Takao Tanabe, One Orange Strip, 1964

Takao Tanabe, One Orange Strip, 1964
Acrylic on canvas, 40.8 x 86.4 cm
Museum London

This work reveals the significant contribution Tanabe has made to the story of abstraction in Canada. The palette, composition, and spirit of the work are unmistakably of the period and undeniably his own. One Orange Strip is remarkably vivid in its use of colour, but our reading of the space is conflicted. Though we know that the work is flat, spatial depth is also suggested. The single strip of the title is one of the smaller elements of the composition, but it is a perfect complement to the blues that surround it. An abrupt visual truncation of the V-shapes, in both the orange/green and the two green vectors, surprises the eye and animates the whole work. The flatness of the surface is also contradicted by the two large red elements—the left one seems to retreat and the right one advance, suggesting a torquing of the whole image. The boldness of the orange leaps out from the blues around it, giving the illusion of space.

 

Takao Tanabe, Kitselas, 1970, acrylic on canvas, 86 x 85.6 cm, Art Gallery of Nova Scotia, Halifax.
William Perehudoff, Nanai #6, 1969, acrylic on canvas, 189.5 x 173 cm, Musée d’art contemporain de Montréal.

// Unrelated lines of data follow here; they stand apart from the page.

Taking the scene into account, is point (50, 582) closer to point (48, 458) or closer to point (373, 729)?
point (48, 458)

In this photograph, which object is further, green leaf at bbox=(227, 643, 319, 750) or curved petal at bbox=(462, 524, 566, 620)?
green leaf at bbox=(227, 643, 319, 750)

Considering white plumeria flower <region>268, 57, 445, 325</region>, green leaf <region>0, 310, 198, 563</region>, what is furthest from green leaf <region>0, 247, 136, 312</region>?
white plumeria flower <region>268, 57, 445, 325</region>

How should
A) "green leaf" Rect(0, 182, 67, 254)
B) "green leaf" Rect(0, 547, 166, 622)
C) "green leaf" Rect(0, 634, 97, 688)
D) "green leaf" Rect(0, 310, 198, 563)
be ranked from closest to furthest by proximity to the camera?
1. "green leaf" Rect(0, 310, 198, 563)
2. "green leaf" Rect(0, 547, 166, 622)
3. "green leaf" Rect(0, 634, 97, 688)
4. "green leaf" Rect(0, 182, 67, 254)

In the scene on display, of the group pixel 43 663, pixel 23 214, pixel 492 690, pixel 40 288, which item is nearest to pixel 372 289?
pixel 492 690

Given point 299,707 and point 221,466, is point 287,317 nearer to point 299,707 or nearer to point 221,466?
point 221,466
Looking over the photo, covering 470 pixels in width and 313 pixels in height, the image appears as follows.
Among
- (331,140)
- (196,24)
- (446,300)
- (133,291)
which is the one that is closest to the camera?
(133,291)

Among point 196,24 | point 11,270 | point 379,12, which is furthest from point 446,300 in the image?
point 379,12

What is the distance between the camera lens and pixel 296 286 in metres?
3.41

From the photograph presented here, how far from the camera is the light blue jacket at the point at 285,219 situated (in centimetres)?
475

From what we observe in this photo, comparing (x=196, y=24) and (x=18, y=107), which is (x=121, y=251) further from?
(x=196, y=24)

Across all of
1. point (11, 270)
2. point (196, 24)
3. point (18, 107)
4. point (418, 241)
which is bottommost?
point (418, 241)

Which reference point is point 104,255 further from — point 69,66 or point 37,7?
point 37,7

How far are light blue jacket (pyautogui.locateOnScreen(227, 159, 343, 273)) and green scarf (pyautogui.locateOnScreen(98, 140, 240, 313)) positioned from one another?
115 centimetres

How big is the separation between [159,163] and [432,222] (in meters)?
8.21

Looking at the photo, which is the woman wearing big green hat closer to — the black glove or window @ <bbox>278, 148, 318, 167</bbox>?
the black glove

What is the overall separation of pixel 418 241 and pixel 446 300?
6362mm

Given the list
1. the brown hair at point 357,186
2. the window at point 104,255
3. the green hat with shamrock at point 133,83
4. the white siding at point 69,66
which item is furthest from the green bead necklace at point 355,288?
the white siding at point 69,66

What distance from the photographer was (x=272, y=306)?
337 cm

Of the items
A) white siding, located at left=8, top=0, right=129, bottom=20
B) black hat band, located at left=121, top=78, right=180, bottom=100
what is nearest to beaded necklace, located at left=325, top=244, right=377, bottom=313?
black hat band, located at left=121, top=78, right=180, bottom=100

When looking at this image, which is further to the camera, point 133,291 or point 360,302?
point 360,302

Curator and art historian Roald Nasgaard states that Tanabe “devoted himself to geometry and colour” in the 1960s, as did many other abstract artists in Canada—especially Montreal-based painters such as Guido Molinari (1933–2004) and Yves Gaucher (1934–2000)—and in the United States. But Nasgaard suggests that Tanabe did so idiosyncratically, “with an irreverence” toward the prevailing trends at home and abroad. Under the influence of American critic Clement Greenberg (1909–1994), who championed a formal approach to painting throughout the decade, many abstract artists valued line, colour, texture, and composition over narrative or other contextual elements, as Tanabe also appears to do in One Orange Strip. However, Nasgaard reminds us that for Tanabe, “formalist purity was never the issue, perhaps because [he] always has been an image maker, dedicated to the narrative possibilities of what happens inside the frame and within the enigmatic space of illusion.

 

During this period, Tanabe was painting in a manner that was absolutely current, but he clearly wanted to define the work as distinctive. Although there are certainly affinities with the work of Jack Bush (1909–1977), William Perehudoff (1918–2013), and others, Tanabe’s geometry is, as Nasgaard has noted, “eccentric” and illustrates the disparate ways Canadian artists took up abstraction in the mid-1960s. Tanabe’s eccentricity is rooted in his composition, which suggests “illusions of inward space and outward projection.  This is clearly seen in One Orange Strip. Along with hard edges, the “colours turned high-keyed and commercial and were laid down flat and unmodulated,  a testament, perhaps, to Tanabe’s early interest in sign painting.